A data lake’s power lies in its ability to combine data from various sources for easy analysis. The benefits of data lakes — previously available only to the most resource-rich companies like Google, Yahoo, and Facebook — are now becoming increasingly accessible. Data can be stored as is, without needing to be structured. It can then be used to run an array of analytics — from dashboards and visualizations to big data processing, real-time analytics, and machine learning — to guide business decisions. Data lakes allow for the storage of relational data — operational and real-time databases, and data from a line of business applications — and non-relational data — mobile apps, IoT devices, and social media.

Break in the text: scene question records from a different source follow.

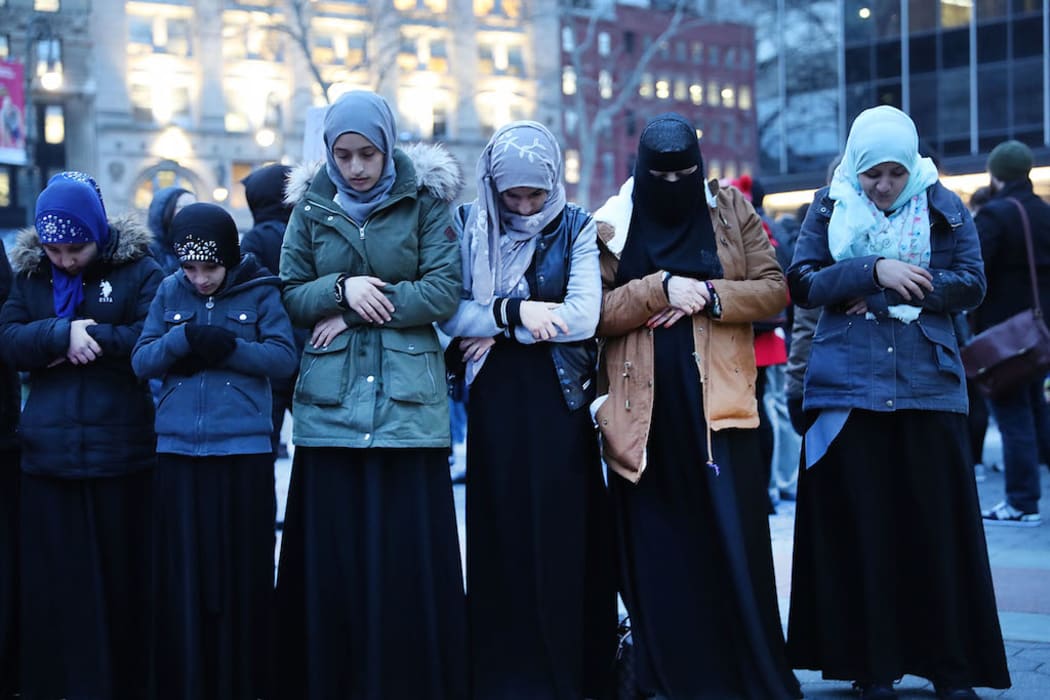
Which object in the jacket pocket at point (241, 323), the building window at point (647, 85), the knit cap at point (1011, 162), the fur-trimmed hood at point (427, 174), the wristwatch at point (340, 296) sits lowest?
the jacket pocket at point (241, 323)

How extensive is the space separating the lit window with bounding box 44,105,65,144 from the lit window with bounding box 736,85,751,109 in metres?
55.4

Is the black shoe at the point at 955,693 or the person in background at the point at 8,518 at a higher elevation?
the person in background at the point at 8,518

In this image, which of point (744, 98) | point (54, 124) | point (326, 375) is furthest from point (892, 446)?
point (744, 98)

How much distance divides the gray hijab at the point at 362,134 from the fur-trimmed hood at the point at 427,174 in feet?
0.34

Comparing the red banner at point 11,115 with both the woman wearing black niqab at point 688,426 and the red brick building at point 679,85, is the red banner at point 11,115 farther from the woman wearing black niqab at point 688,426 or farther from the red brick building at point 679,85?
the red brick building at point 679,85

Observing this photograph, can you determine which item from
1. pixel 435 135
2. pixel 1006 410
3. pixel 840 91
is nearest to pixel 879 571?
pixel 1006 410

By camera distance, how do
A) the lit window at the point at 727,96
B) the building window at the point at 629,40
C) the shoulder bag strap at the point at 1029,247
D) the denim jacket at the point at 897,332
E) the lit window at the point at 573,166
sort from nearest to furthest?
the denim jacket at the point at 897,332 → the shoulder bag strap at the point at 1029,247 → the lit window at the point at 573,166 → the building window at the point at 629,40 → the lit window at the point at 727,96

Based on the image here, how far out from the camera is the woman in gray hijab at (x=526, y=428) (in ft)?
15.6

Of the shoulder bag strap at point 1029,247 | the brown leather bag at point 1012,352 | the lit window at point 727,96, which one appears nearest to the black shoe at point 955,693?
Result: the brown leather bag at point 1012,352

Businesses produce and consume a vast amount of data, which emanates and dissipates from a variety of sources. Without the usage of the right tools, it is difficult for employees to glean the right insights. To support productivity and better performance, data from a multitude of sources must be consolidated and streamlined. Extracting data relevant for analysis needs a pool of rich data. For example, a bank’s business objectives would include improving customer experience, selling more products, launching new services etc. To achieve these goals, the bank would not only combine data regarding a customer such as the frequency of usage of debit and credit cards at various merchants, call center inquiries, and transactions carried out at the bank but also unrelated data pertinent to the weather and traffic, through which underlying correlations could be made. In this way, data lakes speed up data analytics as they leverage large quantities of data in a consistent manner.
The traditional system of data warehousing, that tackles structured data, is not competent to meet the evolving requirements of the business. It is not adequate to handle the vast amount of unstructured data that an organization produces. Businesses today need on-the-go analytics, which is not possible with data warehouses. Finding correlations between different data sets in real-time becomes impossible when data sits in entirely different systems. Data lakes, designed for big data, real-time analytics, effectively solve this challenge.
Data lakes can be used to offer real-time business insights with rich visuals across devices, helping users stay informed, spot trends quickly, and make better decisions. The improved speed and accessibility that comes with on-the-go analytics improves agility and helps users rapidly respond to real-time events. Data lakes are therefore fit to leverage big quantities of data with algorithms that drive real-time analytics. Using data lakes, businesses can make information easily accessible through various platforms. With gauges, dashboards, scorecards, and key performance indicators available on smartphones and tablets, data lakes can be effectively leveraged to extract analytics on the go.
State Bank of India (SBI) recently moved from a data warehouse and created a data lake to offer on-the-go analytics to bank executives in a bid to eliminate data silos and maximize value from data. This was done after the institution realized the limitations of data warehouses in delivering on-the-go insights with data volumes growing each day.
Organizations that successfully generate and extract business value from their data outperform their peers and competition. They are able to gain from novel methods of analytics like machine learning using log files, data from click-streams, social media, and IoT devices stored in the data lake. This enables them to identify and act upon opportunities for business growth by attracting and retaining customers, boosting productivity, proactively maintaining devices, and making informed decisions.
A data lake can be leveraged to combine customer data from CRM tools with social media analytics to understand customer behaviour and patterns. Various platforms like Waterline Data, AWS, Azure can be deployed for on-the-go analytics to uncover new insights from unique data combinations. Additionally, visualization tools can be created to display data on smartphones and tablets, enabling employees to apply the right information at the right time. Ultimately, real-time analytics enable organizations to make smarter, data-driven decisions based on a 360-degree view of the customer and business.